赵凛根本不搭理她,越发将她圈在怀中,又叫了冯效,“撤人!把李敢叫回来!”

程玉酌觉得李敢这个名字有些耳熟,却又想不起来了。

她不由地问赵凛,“你是不是还做了什么?”

赵凛是不会告诉她,她再迟一会出来,亳州城就要被他封城了!

他说没什么,“你先想好,回去怎么跟我解释吧!”

程玉酌脸越发烫了,咬了唇。

他要问罪… …

入夜的风夹杂着烟火气,扑在鬓边绕在脸颊,随着马儿疾驰,那风也疾了起来,恍惚之间仿佛要将人吹起。

程玉酌从未骑过这样的快马,这飞驰的感觉让她有一瞬的轻快欣喜。

身后的男人胸膛宽阔,臂膀有力,一手拉着缰绳,一手揽在她腰间,纵使马儿奔驰得再快,也总令她安心。

两人一马飞奔出城,在城外的石桥上停了下来。

赵凛将马儿停在了桥下河边的柳树下,在程玉酌尚未从飞驰的感觉中回过神来的时候,就将她抱住跳下了马。
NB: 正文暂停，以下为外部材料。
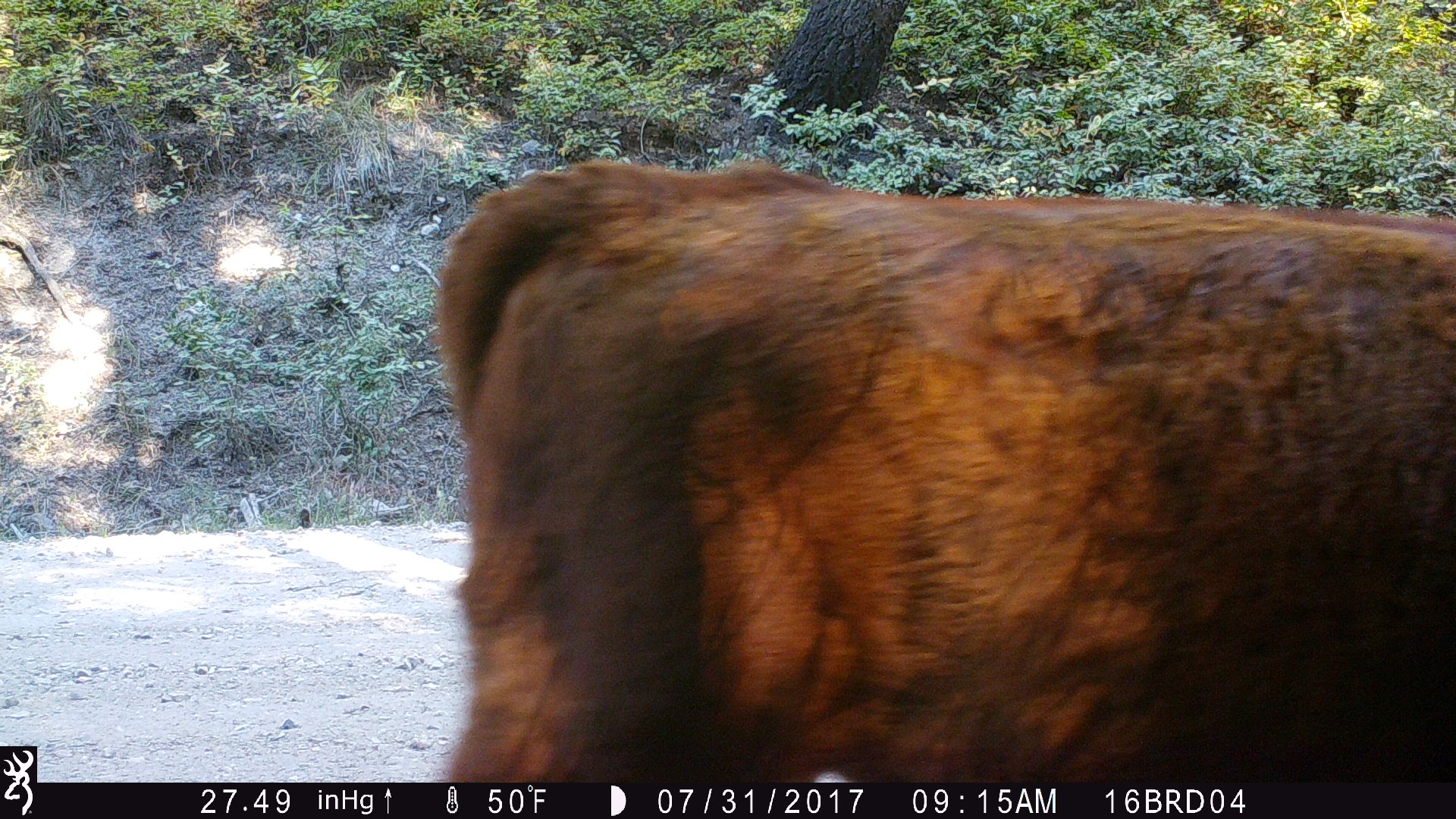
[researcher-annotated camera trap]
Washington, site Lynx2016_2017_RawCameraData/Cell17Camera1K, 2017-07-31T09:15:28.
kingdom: Animalia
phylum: Chordata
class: Mammalia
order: Artiodactyla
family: Bovidae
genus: Bos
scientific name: Bos taurus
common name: domestic cattle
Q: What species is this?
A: Domestic cattle (Bos taurus).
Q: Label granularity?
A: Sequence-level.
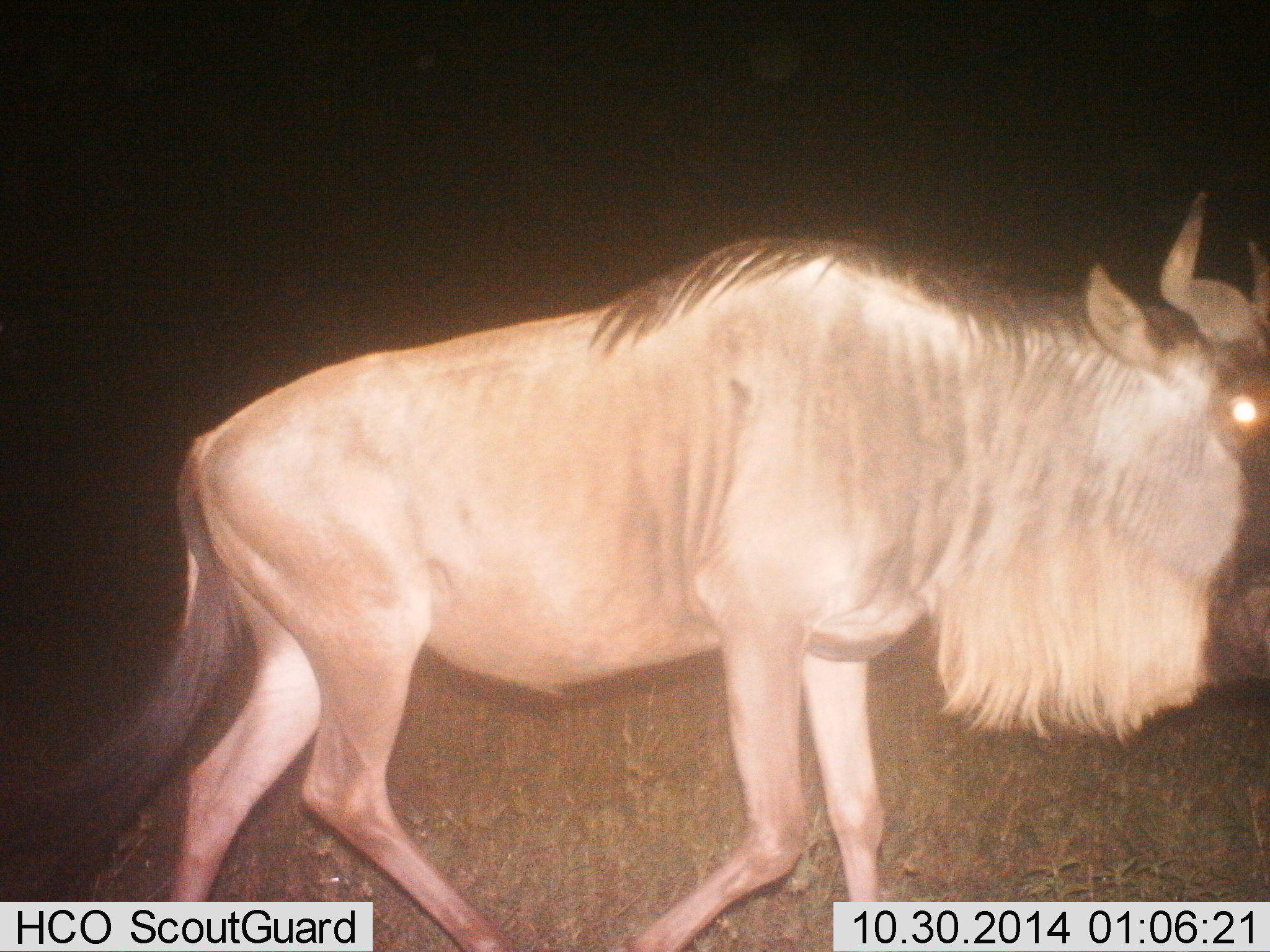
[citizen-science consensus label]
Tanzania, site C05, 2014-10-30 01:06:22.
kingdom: Animalia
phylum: Chordata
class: Mammalia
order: Artiodactyla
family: Bovidae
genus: Connochaetes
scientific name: Connochaetes taurinus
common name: blue wildebeest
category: wildebeest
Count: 1.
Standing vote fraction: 10%.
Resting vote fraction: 0%.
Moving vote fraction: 90%.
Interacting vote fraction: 0%.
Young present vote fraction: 0%.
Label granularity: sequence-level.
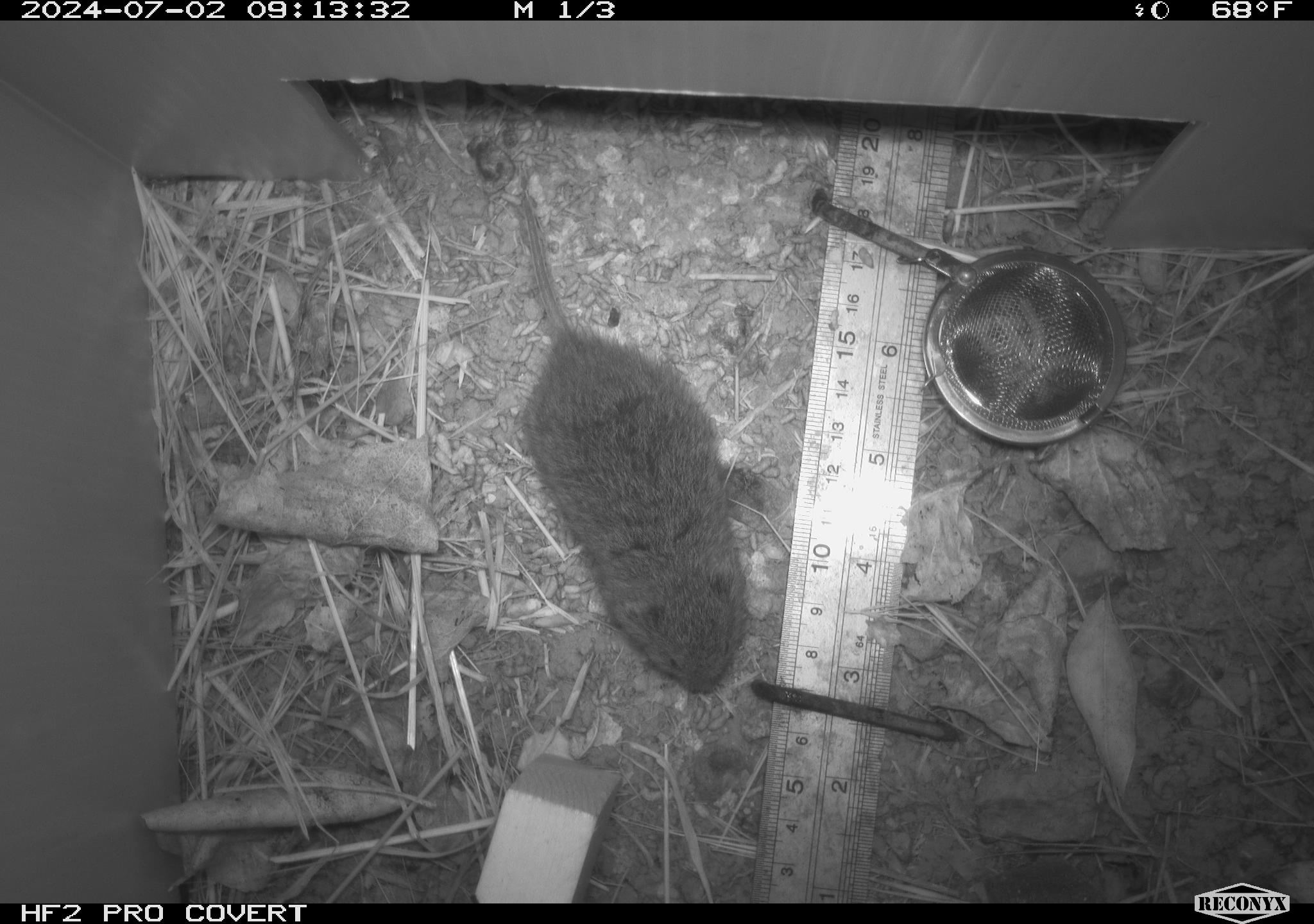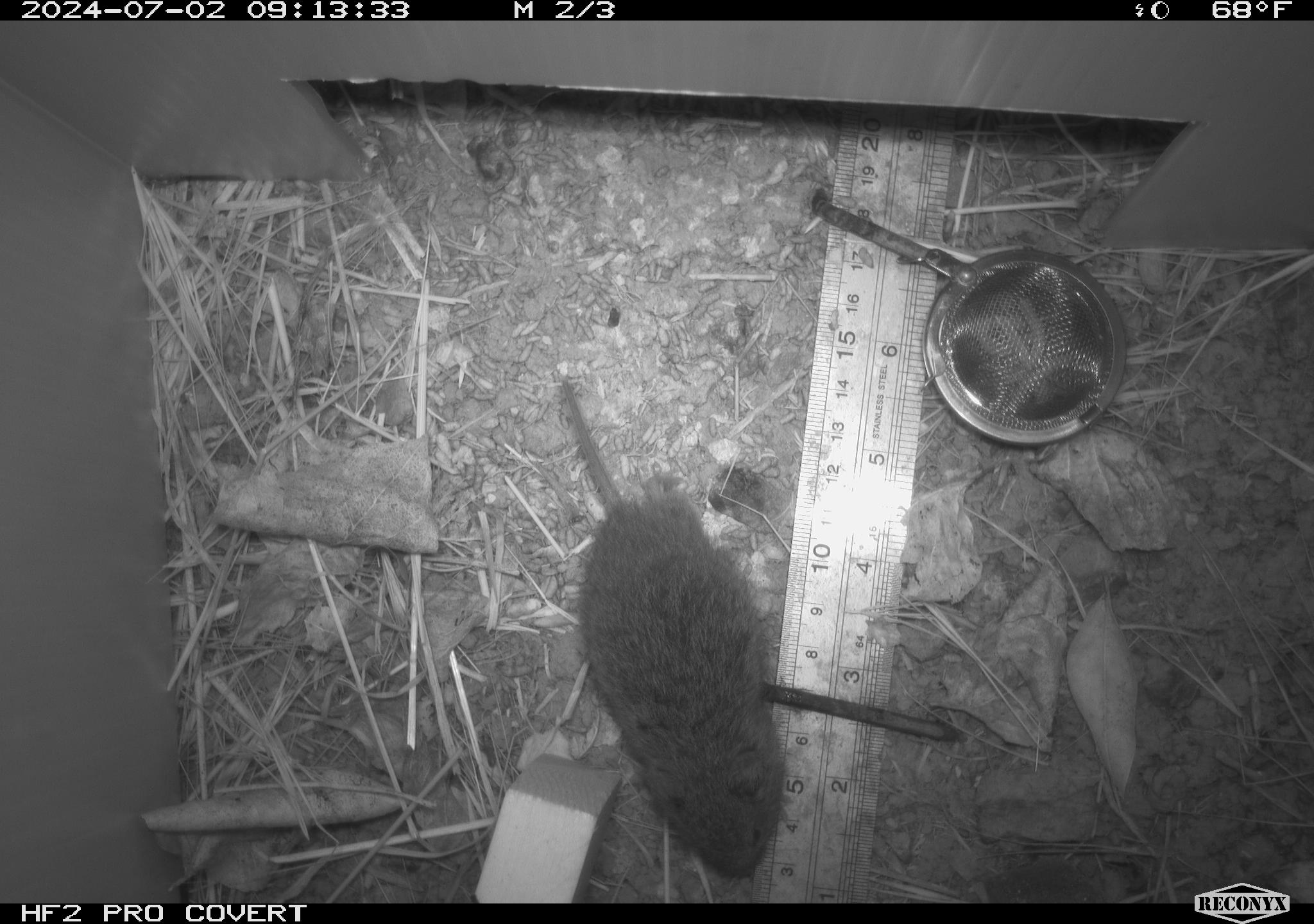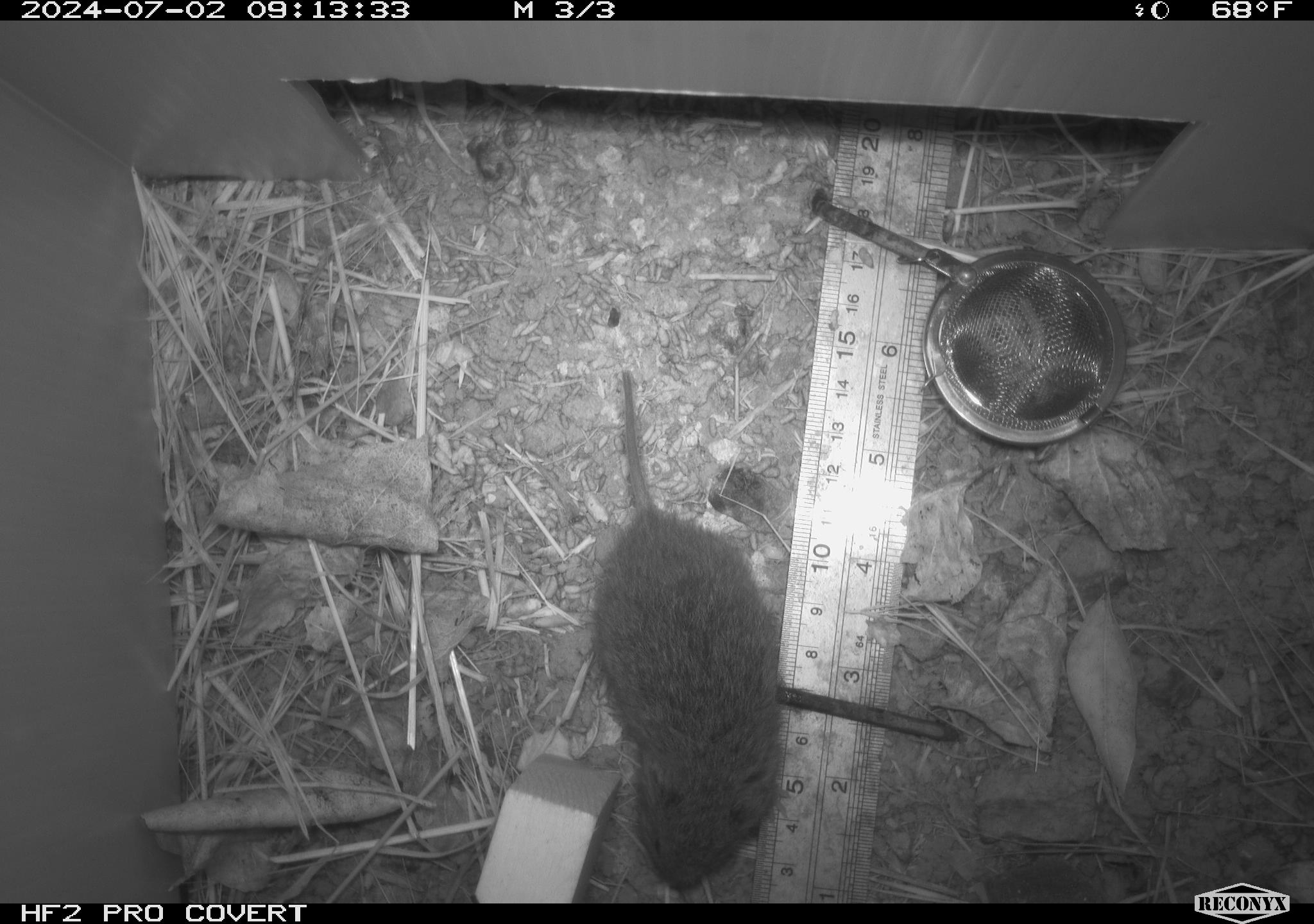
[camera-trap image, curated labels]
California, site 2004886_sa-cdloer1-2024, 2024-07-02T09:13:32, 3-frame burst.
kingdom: Animalia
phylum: Chordata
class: Mammalia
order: Rodentia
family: Cricetidae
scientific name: Arvicolinae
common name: voles, lemmings, and muskrats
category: arvicolinae subfamily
赵凛去看她的模样,风吹得鬓边碎发凌乱,相较于她平日的规矩模样,倒有别样感觉。

月光下,她脸上没有了方才的紧张,放松之余还有一丝享受。

赵凛也不禁跟着她松了松心情。

自他得知她离了济南,就一刻未能松懈。

赵凛心下虽松,嘴上却不松,拉了她的手腕到桥上说话。

桥上空无一人,顺着河水吹来的风将两人衣摆吹得呼呼作响。

“你自己说吧!”赵凛松了她,抱了臂看她,一副审案县官的模样。

程玉酌无话可说。

她说什么?

不论怎样,阿获她是要找的吧?这么好的见到阿获的机会,她不能丢掉。